A house-sized monument will be built in Small Heath Park by the Bangladeshi community to celebrate diversity.

An application has been submitted to Birmingham City Council to install the 23ft tall structure in time for next year’s commemoration on February 21.

It would feature five pieces of steel framework and would be constructed in recognition of International Mother Language Day.

They would sit on a concrete base measuring 3.2ft tall.

The monument will be based on the one in the capital of Bangladesh.

International Mother Language Day has been observed since February 2000 and promotes linguistic and cultural diversity as well as multilingualism.

It was approved by the United Nations Educational, Scientific and Cultural Organisation (UNESCO) following an initiative in Bangladesh to commemorate the day when students from Dhaka were killed in protests in 1952 whilst campaigning for Bangla/Bengali to be recognised as a state language of Pakistan.

The design and access statement for the monument claims that the area surrounding Small Heath Park is ‘home to the largest Bangladeshi community in the city and one of the biggest in the UK’.

“On 28th March 1971 thousands of Bangladeshis gathered there in support of Bangladesh’s independence.

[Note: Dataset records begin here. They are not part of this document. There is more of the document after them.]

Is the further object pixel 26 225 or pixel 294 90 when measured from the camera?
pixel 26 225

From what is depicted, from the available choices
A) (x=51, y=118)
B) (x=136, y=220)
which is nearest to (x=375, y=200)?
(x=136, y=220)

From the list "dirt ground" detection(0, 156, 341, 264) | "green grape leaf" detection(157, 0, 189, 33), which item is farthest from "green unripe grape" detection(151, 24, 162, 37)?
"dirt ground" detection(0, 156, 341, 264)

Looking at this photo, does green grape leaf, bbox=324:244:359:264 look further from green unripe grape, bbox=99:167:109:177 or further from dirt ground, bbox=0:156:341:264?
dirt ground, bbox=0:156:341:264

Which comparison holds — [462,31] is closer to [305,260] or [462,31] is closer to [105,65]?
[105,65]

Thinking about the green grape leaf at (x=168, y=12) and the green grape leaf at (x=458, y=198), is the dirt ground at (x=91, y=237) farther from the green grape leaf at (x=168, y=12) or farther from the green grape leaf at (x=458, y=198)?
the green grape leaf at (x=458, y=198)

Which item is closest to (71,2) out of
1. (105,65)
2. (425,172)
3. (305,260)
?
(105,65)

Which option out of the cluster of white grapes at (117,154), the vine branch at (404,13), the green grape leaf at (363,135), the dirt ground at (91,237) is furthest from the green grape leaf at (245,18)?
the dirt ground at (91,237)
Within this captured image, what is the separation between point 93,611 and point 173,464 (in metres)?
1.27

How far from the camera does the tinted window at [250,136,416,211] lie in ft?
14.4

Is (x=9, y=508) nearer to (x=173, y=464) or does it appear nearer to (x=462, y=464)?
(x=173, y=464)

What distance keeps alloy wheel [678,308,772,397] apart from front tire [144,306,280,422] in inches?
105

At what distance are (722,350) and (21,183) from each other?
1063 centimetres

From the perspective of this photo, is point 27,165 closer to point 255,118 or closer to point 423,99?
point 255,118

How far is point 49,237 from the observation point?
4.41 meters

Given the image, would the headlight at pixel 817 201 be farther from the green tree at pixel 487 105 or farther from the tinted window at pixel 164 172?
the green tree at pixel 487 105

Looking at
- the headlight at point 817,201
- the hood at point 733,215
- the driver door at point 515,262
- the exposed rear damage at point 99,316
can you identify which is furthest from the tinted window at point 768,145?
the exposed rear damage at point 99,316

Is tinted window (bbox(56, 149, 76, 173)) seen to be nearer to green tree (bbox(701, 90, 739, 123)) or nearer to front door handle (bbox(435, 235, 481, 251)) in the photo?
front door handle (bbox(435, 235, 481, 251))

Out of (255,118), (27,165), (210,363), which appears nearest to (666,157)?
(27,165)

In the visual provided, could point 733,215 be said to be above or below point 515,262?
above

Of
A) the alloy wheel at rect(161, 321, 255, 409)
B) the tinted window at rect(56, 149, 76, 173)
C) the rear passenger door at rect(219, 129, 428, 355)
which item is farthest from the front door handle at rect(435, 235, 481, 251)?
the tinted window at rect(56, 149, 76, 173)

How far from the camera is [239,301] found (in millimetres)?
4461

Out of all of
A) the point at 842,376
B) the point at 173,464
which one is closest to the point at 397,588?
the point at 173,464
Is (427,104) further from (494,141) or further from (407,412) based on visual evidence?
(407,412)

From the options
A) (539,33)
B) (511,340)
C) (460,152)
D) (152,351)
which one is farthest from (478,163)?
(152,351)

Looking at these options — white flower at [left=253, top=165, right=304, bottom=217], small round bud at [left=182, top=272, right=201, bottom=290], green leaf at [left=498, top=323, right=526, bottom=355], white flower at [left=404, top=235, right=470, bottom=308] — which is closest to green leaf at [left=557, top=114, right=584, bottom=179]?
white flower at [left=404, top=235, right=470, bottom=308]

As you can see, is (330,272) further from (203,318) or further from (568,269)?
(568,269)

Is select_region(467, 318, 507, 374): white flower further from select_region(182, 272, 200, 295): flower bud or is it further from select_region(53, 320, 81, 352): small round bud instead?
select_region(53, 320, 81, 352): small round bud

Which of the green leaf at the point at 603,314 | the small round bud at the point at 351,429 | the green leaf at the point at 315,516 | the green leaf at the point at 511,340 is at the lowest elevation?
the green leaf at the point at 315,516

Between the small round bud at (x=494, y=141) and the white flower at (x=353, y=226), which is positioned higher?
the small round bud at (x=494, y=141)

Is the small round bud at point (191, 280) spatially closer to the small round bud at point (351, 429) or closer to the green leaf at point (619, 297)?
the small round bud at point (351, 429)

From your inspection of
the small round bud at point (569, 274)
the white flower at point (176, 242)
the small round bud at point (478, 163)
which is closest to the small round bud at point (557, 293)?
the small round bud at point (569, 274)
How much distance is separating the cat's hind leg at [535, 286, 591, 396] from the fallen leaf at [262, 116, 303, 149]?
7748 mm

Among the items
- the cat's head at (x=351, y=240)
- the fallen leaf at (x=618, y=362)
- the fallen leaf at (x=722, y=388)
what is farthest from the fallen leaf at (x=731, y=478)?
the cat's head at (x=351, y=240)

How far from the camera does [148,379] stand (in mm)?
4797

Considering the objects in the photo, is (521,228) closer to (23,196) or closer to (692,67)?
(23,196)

“This day is still observed each year at Small Heath Park by the Bangladeshi community in Birmingham and the West Midlands.

“Each year a temporary structure is built to mark the day and around 400 people gather before midnight on the eve of 21 February to pay their respects to those who lost their lives and to promote the freedom to speak one’s mother tongue, peace and cultural diversity.”

The document adds that there is ‘overwhelming interest and desire’ locally for the monument which would provide a ‘cultural focus’ in the park and ‘form a backdrop’ for certain events throughout the year.